South Africa: South Africans back Ramaphosa despite disillusionment with the ANC
May 21, 2019
Despite a setback at the polls for his African National Congress (ANC), incumbent President Cyril Ramaphosa secured a clear mandate from South African voters on 8 May to continue pursuing his reform-minded economic agenda. As broadly projected by pollsters, Ramaphosa’s ANC won 58% of the vote (2014: 62%), a comfortable majority for the political behemoth once led by Nelson Mandela but its weakest national-level outturn in the post-Apartheid era nevertheless. Looking ahead, while the result firmed Ramaphosa’s grip on power, especially within the ANC, analysts expect the clearest guidance on the next government’s economic priorities to come with his upcoming cabinet announcements and state-of-the-nation address.
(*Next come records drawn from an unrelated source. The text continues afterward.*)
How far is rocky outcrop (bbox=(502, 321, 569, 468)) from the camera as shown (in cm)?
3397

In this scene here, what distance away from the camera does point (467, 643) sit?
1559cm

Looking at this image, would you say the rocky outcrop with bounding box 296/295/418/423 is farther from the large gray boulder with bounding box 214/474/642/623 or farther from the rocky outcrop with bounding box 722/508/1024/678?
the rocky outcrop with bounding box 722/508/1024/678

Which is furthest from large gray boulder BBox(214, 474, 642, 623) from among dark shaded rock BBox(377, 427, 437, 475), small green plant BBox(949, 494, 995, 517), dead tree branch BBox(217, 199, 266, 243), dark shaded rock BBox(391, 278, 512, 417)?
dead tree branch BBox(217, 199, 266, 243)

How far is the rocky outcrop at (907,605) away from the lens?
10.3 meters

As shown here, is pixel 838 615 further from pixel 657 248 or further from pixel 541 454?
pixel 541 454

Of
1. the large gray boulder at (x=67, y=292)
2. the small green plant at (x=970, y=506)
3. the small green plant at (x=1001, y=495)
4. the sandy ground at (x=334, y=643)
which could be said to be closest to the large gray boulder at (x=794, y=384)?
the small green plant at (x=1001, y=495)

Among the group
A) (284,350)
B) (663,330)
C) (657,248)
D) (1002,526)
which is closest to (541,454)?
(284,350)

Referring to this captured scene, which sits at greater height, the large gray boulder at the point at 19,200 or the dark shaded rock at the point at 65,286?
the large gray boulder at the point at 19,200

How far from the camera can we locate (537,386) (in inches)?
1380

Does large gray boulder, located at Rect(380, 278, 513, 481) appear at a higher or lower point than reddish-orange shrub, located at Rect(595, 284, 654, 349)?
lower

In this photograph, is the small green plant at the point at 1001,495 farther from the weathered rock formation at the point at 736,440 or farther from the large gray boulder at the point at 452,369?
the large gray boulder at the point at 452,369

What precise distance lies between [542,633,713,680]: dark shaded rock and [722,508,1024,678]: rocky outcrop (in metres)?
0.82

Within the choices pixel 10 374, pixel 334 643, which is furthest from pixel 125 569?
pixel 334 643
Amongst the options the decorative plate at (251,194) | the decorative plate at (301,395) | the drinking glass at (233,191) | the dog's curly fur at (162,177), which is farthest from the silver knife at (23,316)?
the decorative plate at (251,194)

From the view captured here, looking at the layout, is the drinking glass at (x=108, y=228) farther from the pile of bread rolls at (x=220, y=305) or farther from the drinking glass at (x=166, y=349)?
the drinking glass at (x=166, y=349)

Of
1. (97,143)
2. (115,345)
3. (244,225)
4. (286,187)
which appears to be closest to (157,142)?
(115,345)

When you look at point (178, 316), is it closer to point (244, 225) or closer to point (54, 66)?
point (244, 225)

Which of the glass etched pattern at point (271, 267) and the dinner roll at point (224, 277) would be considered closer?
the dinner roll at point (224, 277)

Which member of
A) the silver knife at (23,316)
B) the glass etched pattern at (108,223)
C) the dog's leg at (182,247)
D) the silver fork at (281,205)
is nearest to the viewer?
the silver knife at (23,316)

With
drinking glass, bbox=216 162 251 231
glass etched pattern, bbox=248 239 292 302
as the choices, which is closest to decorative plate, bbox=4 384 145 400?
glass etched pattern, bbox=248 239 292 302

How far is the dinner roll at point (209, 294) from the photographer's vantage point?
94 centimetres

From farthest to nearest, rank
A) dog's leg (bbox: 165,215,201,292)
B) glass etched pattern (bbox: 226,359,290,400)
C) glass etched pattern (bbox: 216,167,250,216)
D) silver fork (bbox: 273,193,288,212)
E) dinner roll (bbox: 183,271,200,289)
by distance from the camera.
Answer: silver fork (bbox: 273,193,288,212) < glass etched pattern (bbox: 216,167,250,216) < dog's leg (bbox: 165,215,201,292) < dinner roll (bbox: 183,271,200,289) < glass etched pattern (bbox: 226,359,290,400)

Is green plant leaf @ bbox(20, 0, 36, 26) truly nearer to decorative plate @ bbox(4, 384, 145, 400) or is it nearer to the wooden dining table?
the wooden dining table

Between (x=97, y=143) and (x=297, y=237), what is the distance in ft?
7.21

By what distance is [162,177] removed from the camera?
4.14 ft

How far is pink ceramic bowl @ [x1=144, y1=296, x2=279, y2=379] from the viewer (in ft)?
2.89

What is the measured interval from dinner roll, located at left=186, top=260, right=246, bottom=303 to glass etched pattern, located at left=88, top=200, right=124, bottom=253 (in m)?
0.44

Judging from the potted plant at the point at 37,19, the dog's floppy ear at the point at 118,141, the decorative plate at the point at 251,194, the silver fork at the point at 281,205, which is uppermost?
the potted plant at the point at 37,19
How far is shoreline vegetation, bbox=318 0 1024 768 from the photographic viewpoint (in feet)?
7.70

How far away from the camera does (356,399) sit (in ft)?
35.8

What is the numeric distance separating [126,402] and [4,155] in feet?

Historically-low voter turnout reflected widespread disenchantment with the ANC. That said, the incumbent party largely contained losses to the populist, left-leaning Economic Freedom Fighters (2019: 11% of the vote; 2014: 6%); analysts had expected a more noticeable swing given the EFF’s recent momentum. Democratic Alliance (2019: 21%; 2014: 22%), the main opposition party, also shed some support to the political flanks. Notably, Ramaphosa’s popularity appeared to save the ANC more than a few seats at both the national and provincial levels.
South Africans, disaffected by years of sky-high unemployment and flagrant corruption, voted overwhelmingly in favor of Ramaphosa and his pro-growth economic platform and promises to crack down on graft and state capture, cut red tape and promote greater transparency within government. Ahead of any major announcements, however, it remains to be seen how Ramaphosa will tackle the escalating crisis at Eskom. Although the government has committed to a ZAR 69 billion (USD 4.9 billion) bailout package for the state-owned utility, which is expected to push the fiscal deficit to 4.4% of output this year, some analysts fret that additional support could still be necessary.
Commenting on the result, analysts at Goldman Sachs noted:
“The ANC limited its losses nationally and in key provinces, owing largely to Ramaphosa’s popularity, and also to the relative weakness of the opposition parties. Market reaction to last week's results was relatively positive, and the focus now will be on the policy agenda of the new administration. […] Because the ANC’s performance was in line with expectations, the result tells us little about internal party dynamics or the president's ability to command sufficient support within his party to execute his agenda. For a clearer signal on this question, we look to [his upcoming] cabinet announcements and state-of-the-nation address.”
Analysts at Nomura, meanwhile, were less equivocal:
“After assuming the presidency in February 2018, Ramaphosa was forced to take a cautious approach in making some key bureaucratic appointments and addressing state-capture concerns. In this regard, we thought a successful showing for the ANC in parliamentary elections would be crucial for Ramaphosa to assert his agenda on the ANC and make progress on structural reforms. [All told,] we think the ANC’s improvement from its 2016 [municipal] elections performance will strengthen Ramaphosa’s hand on these fronts.”
As it stands, with another majority for the ANC set to run through the forecast horizon, growth is seen accelerating to 1.2% this year—down 0.2 percentage points from last month’s forecast. Next year, growth is seen ticking up to 1.7%.